== What to work on ==
All lines from the one holding "EMC2BTC: Einstenium Flag formation" down to the last line of the entries are to be reproduced exactly, with no other lines.

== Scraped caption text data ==
-*-*-

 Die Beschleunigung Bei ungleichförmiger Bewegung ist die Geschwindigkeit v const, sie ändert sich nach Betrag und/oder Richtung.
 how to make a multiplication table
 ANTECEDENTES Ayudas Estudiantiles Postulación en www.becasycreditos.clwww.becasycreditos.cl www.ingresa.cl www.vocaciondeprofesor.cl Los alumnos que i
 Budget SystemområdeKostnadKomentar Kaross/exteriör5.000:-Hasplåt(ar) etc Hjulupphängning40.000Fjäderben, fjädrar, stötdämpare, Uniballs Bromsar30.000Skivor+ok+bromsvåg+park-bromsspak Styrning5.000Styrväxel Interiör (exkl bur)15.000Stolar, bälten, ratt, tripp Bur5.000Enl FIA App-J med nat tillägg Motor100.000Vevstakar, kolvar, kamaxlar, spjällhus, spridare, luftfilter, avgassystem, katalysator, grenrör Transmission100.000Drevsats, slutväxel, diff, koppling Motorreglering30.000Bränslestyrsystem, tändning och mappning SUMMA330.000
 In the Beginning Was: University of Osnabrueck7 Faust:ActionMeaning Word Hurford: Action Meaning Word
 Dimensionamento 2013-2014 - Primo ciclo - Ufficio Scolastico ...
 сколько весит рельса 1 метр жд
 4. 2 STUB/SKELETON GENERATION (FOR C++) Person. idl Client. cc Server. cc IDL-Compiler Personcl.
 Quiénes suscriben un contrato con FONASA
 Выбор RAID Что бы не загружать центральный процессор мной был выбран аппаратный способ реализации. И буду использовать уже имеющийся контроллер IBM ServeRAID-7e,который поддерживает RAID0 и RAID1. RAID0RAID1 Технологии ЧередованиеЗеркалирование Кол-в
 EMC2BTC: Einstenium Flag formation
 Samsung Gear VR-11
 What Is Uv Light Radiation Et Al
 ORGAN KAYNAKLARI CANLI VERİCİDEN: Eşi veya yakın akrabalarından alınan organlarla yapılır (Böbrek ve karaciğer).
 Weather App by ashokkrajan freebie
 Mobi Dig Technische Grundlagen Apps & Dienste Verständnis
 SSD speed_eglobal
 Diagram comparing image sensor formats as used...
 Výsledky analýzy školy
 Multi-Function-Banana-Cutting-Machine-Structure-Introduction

-*-*-

== Answer for the task ==
 EMC2BTC: Einstenium Flag formation
 Samsung Gear VR-11
 What Is Uv Light Radiation Et Al
 ORGAN KAYNAKLARI CANLI VERİCİDEN: Eşi veya yakın akrabalarından alınan organlarla yapılır (Böbrek ve karaciğer).
 Weather App by ashokkrajan freebie
 Mobi Dig Technische Grundlagen Apps & Dienste Verständnis
 SSD speed_eglobal
 Diagram comparing image sensor formats as used...
 Výsledky analýzy školy
 Multi-Function-Banana-Cutting-Machine-Structure-Introduction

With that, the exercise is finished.